> [Requirement]: Reproduce the material in full, unchanged.

BEGIN Supplied material

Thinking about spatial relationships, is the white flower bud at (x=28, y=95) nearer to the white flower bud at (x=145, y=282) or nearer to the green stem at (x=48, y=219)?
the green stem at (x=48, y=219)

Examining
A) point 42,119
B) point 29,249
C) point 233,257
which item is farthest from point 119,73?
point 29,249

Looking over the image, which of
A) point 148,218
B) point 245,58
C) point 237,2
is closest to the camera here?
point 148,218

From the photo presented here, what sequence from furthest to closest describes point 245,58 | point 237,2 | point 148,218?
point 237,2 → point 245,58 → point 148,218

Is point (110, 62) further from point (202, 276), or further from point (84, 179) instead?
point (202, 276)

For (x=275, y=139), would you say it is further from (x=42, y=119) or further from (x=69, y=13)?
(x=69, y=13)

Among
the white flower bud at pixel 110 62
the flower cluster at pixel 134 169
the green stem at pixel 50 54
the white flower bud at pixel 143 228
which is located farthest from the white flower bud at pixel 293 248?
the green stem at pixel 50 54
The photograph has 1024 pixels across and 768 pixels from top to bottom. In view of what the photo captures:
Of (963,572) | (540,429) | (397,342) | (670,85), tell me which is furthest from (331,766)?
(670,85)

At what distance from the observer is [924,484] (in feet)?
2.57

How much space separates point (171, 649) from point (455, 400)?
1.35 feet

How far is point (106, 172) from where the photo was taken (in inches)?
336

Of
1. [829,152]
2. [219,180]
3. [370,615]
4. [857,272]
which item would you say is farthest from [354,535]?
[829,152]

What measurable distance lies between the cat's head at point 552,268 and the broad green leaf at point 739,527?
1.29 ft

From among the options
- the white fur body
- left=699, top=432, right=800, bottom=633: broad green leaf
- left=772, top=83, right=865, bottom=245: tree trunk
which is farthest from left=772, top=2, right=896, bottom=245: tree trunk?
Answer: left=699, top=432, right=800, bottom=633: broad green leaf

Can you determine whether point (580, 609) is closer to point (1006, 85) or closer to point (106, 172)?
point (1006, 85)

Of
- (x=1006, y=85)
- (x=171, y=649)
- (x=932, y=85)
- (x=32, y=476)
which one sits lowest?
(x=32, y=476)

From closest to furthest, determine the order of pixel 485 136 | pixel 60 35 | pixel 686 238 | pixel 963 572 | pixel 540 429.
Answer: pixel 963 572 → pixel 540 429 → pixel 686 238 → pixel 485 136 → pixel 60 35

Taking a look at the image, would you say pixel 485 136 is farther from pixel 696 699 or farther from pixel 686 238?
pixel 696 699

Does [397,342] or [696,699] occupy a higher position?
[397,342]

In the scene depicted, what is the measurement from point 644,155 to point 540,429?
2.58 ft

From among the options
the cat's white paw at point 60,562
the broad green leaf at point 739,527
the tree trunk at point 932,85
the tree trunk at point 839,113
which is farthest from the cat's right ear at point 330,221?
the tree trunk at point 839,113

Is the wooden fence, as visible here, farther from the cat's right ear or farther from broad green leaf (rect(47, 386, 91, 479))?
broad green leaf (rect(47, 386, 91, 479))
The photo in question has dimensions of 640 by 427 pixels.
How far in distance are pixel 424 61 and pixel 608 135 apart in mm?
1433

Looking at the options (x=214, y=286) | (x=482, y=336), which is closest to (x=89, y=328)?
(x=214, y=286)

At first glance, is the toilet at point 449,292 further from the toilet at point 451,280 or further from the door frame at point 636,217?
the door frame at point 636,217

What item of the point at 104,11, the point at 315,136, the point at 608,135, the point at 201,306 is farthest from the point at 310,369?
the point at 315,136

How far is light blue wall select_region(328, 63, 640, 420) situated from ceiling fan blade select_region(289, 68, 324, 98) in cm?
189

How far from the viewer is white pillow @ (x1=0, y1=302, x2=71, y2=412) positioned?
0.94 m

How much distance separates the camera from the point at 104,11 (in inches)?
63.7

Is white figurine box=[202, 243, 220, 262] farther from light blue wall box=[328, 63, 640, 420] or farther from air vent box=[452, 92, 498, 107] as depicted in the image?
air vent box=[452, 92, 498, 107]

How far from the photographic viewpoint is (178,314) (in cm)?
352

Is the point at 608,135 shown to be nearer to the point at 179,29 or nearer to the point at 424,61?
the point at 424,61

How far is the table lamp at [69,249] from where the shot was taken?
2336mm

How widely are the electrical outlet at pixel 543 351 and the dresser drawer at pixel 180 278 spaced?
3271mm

END Supplied material

> [Exercise response]:
Thinking about spatial relationships, is the white flower bud at (x=28, y=95) nearer to the white flower bud at (x=145, y=282) or nearer to the green stem at (x=48, y=219)?
the green stem at (x=48, y=219)

Examining
A) point 42,119
B) point 29,249
C) point 233,257
which item is farthest from point 119,73?
point 29,249

Looking over the image, which of
A) point 148,218
B) point 245,58
C) point 237,2
is closest to the camera here?
point 148,218

From the photo presented here, what sequence from furthest to closest describes point 245,58 | point 237,2 | point 148,218?
point 237,2 → point 245,58 → point 148,218

Is point (110, 62) further from point (202, 276), or further from point (84, 179) instead?
point (202, 276)

For (x=275, y=139), would you say it is further from (x=42, y=119) or further from (x=69, y=13)?
(x=69, y=13)

Among
the white flower bud at pixel 110 62
the flower cluster at pixel 134 169
the green stem at pixel 50 54
the white flower bud at pixel 143 228
which is located farthest from the white flower bud at pixel 293 248?
the green stem at pixel 50 54
The photograph has 1024 pixels across and 768 pixels from top to bottom. In view of what the photo captures:
Of (963,572) | (540,429) | (397,342) | (670,85), tell me which is furthest from (331,766)?
(670,85)

At what distance from the observer is [924,484] (in feet)?
2.57

How much space separates point (171, 649) from point (455, 400)?
1.35 feet

How far is point (106, 172) from where the photo was taken (in inches)?
336

Of
1. [829,152]
2. [219,180]
3. [370,615]
4. [857,272]
which item would you say is farthest from [354,535]?
[829,152]

What measurable distance lies between the cat's head at point 552,268 and the broad green leaf at point 739,527?
1.29 ft

From among the options
- the white fur body
- left=699, top=432, right=800, bottom=633: broad green leaf
- left=772, top=83, right=865, bottom=245: tree trunk
which is farthest from left=772, top=2, right=896, bottom=245: tree trunk?
Answer: left=699, top=432, right=800, bottom=633: broad green leaf

Can you determine whether point (580, 609) is closer to point (1006, 85) or closer to point (106, 172)?
point (1006, 85)

Of
- (x=1006, y=85)
- (x=171, y=649)
- (x=932, y=85)
- (x=32, y=476)
which one sits lowest?
(x=32, y=476)

From closest to furthest, determine the order of pixel 485 136 | pixel 60 35 | pixel 686 238 | pixel 963 572 | pixel 540 429.
Answer: pixel 963 572 → pixel 540 429 → pixel 686 238 → pixel 485 136 → pixel 60 35

Taking a look at the image, would you say pixel 485 136 is farther from pixel 696 699 or farther from pixel 686 238?
pixel 696 699

Does [397,342] or [696,699] occupy a higher position?
[397,342]

In the scene depicted, what is the measurement from point 644,155 to point 540,429?
2.58 ft

From among the options
the cat's white paw at point 60,562
the broad green leaf at point 739,527
the tree trunk at point 932,85
the tree trunk at point 839,113
which is farthest from the cat's right ear at point 330,221?
the tree trunk at point 839,113

Is the wooden fence, as visible here, farther from the cat's right ear or farther from broad green leaf (rect(47, 386, 91, 479))?
broad green leaf (rect(47, 386, 91, 479))
The photo in question has dimensions of 640 by 427 pixels.
How far in distance are pixel 424 61 and pixel 608 135 apart in mm?
1433

Looking at the options (x=214, y=286) | (x=482, y=336), which is closest to (x=89, y=328)?
(x=214, y=286)

At first glance, is the toilet at point 449,292 further from the toilet at point 451,280 or further from the door frame at point 636,217?
the door frame at point 636,217

What item of the point at 104,11, the point at 315,136, the point at 608,135, the point at 201,306 is farthest from the point at 310,369?
the point at 315,136

How far is light blue wall select_region(328, 63, 640, 420) situated from ceiling fan blade select_region(289, 68, 324, 98) in cm?
189

How far from the viewer is white pillow @ (x1=0, y1=302, x2=71, y2=412) positioned?
0.94 m

How much distance separates the camera from the point at 104,11 (in inches)?
63.7

Is white figurine box=[202, 243, 220, 262] farther from light blue wall box=[328, 63, 640, 420] or farther from air vent box=[452, 92, 498, 107] as depicted in the image?
air vent box=[452, 92, 498, 107]

How far from the photographic viewpoint is (178,314) (in cm)?
352

Is the point at 608,135 shown to be nearer to the point at 179,29 or nearer to the point at 424,61?
the point at 424,61

How far is the table lamp at [69,249] from where the shot was taken?
2336mm

How widely are the electrical outlet at pixel 543 351 and the dresser drawer at pixel 180 278 spaced?
3271mm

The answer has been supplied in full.